→ Exercise requirements: Rewrite the data from its first line through the line containing "0.91 meters", swapping "turquoise water" for "green water" and keeping everything else the same.

→ The records:
───
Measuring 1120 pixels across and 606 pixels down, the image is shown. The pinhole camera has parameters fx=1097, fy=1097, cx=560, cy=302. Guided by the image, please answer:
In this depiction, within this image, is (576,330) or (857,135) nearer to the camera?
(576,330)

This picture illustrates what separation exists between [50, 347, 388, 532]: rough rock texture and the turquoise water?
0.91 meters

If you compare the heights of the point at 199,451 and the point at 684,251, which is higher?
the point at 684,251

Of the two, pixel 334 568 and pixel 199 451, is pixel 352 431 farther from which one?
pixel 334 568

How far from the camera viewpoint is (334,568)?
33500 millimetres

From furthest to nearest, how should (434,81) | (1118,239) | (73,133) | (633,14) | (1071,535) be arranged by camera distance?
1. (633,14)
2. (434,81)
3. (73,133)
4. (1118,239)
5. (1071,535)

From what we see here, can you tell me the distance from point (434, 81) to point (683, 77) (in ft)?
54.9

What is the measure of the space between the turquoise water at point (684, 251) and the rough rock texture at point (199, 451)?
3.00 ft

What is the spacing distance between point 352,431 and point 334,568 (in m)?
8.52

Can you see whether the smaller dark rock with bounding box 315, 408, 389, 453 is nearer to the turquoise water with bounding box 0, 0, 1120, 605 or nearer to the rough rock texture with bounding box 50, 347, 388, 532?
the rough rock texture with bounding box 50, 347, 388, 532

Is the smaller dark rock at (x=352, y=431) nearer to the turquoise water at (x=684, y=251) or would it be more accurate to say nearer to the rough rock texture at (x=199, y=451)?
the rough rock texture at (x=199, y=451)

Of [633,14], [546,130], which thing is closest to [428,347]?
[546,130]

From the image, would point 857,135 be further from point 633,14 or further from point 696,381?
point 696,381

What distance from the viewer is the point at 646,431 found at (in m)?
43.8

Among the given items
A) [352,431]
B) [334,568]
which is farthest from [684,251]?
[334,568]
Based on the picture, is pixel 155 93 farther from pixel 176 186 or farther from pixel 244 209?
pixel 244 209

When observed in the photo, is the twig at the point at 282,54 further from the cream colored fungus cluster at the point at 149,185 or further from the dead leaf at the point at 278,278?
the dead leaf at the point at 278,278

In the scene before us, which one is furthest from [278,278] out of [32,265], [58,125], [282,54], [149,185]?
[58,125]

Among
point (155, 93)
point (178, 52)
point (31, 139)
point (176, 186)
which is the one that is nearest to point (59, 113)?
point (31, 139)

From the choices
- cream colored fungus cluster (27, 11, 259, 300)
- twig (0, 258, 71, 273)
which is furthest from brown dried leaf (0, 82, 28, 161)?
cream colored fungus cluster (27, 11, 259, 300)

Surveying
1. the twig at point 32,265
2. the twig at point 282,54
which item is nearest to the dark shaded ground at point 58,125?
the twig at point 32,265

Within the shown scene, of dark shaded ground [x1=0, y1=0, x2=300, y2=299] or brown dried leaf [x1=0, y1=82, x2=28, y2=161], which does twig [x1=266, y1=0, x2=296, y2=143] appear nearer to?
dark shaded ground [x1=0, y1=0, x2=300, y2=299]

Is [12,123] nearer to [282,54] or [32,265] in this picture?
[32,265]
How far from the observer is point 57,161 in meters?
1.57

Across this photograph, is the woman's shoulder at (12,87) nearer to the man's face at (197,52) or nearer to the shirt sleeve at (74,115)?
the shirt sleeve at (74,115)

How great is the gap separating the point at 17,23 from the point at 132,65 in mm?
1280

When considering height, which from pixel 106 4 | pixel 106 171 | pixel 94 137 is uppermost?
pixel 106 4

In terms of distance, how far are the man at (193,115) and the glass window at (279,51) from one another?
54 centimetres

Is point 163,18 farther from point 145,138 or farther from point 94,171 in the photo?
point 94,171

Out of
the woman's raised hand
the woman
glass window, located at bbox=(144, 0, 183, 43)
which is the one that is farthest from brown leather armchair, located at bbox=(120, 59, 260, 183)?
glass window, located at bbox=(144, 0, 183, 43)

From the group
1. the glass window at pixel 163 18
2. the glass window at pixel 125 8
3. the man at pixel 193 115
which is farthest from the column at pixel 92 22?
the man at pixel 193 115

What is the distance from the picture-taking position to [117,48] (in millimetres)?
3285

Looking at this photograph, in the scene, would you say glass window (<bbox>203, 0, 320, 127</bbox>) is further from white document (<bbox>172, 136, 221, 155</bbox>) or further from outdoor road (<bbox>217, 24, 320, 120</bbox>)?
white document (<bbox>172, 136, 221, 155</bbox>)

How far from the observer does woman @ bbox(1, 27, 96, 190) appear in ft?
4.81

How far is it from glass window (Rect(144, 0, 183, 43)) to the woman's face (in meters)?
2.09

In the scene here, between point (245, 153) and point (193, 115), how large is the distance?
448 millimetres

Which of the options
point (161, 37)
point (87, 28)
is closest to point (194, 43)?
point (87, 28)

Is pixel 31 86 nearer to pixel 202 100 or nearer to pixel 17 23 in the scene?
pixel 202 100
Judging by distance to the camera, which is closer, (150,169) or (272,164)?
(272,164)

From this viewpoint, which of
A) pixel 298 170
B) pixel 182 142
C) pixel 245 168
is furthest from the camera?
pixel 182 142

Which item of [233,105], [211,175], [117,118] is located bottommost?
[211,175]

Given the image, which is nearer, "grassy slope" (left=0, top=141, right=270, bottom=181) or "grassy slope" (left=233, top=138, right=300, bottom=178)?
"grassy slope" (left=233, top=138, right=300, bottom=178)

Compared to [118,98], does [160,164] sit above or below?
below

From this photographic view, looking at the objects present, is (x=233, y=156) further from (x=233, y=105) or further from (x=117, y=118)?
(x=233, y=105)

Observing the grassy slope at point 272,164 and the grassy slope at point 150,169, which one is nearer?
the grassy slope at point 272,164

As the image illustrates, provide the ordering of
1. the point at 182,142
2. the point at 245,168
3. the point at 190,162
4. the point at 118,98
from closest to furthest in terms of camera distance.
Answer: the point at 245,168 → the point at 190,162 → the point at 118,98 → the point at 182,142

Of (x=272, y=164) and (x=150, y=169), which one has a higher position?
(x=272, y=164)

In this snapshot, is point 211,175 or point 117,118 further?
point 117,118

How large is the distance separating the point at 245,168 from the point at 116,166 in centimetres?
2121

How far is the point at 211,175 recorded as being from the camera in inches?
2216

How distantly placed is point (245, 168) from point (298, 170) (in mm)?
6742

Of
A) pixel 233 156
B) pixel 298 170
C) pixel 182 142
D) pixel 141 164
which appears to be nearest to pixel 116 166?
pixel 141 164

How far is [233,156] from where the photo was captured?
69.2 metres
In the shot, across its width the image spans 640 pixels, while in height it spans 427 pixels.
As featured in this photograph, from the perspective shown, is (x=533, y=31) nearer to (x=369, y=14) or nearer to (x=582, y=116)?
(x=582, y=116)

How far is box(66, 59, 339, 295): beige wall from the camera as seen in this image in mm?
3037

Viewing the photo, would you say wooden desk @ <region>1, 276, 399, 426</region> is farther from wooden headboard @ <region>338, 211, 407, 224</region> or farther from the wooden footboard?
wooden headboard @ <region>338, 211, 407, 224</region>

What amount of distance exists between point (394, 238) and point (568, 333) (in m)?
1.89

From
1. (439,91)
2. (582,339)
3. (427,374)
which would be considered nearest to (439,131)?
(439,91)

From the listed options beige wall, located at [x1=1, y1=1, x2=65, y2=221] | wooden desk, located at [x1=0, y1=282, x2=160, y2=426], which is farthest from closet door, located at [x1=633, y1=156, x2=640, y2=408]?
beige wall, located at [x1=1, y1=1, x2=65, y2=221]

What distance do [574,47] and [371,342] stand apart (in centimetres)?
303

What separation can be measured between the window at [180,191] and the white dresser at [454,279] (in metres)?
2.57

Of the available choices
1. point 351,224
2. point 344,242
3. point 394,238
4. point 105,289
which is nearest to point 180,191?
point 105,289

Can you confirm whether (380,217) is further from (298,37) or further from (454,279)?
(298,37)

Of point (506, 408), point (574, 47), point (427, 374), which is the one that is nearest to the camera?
───
→ Response:
Measuring 1120 pixels across and 606 pixels down, the image is shown. The pinhole camera has parameters fx=1097, fy=1097, cx=560, cy=302. Guided by the image, please answer:
In this depiction, within this image, is (576,330) or (857,135) nearer to the camera?
(576,330)

This picture illustrates what separation exists between [50, 347, 388, 532]: rough rock texture and the green water?
0.91 meters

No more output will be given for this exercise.